EXERCISE INSTRUCTIONS: Consider the listing below. Extract exactly the lines from the line containing "Игла/иглы Organ Metal" to the line containing "A trader in South Korea this morning", both included.

SOURCE INFORMATION:
>>>

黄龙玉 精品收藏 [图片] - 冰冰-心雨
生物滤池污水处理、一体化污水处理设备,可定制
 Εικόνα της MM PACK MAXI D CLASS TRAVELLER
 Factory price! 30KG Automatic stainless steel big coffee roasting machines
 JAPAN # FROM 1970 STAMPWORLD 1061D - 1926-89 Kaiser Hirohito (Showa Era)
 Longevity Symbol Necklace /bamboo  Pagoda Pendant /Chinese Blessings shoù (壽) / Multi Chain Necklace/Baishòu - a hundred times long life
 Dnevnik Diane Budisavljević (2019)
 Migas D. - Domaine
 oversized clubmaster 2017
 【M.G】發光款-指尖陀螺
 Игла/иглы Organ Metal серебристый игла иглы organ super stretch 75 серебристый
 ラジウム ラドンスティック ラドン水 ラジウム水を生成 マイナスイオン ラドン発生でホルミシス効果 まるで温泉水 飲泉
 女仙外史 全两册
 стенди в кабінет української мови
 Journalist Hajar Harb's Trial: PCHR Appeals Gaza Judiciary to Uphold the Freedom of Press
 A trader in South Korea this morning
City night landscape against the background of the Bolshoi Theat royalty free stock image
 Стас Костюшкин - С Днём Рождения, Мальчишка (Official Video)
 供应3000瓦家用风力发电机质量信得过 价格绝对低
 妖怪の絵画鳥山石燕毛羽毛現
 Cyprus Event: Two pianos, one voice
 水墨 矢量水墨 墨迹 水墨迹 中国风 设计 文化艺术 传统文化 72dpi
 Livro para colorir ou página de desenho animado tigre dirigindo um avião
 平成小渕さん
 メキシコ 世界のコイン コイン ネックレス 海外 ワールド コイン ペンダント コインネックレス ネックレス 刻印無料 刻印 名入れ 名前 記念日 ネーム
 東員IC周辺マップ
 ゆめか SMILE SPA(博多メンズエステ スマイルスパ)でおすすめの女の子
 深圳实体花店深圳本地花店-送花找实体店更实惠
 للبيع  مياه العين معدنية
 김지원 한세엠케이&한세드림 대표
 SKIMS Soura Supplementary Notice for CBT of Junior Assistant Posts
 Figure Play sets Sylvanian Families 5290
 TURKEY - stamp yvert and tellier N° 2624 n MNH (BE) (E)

<<<

RESPONSE BOX:
 Игла/иглы Organ Metal серебристый игла иглы organ super stretch 75 серебристый
 ラジウム ラドンスティック ラドン水 ラジウム水を生成 マイナスイオン ラドン発生でホルミシス効果 まるで温泉水 飲泉
 女仙外史 全两册
 стенди в кабінет української мови
 Journalist Hajar Harb's Trial: PCHR Appeals Gaza Judiciary to Uphold the Freedom of Press
 A trader in South Korea this morning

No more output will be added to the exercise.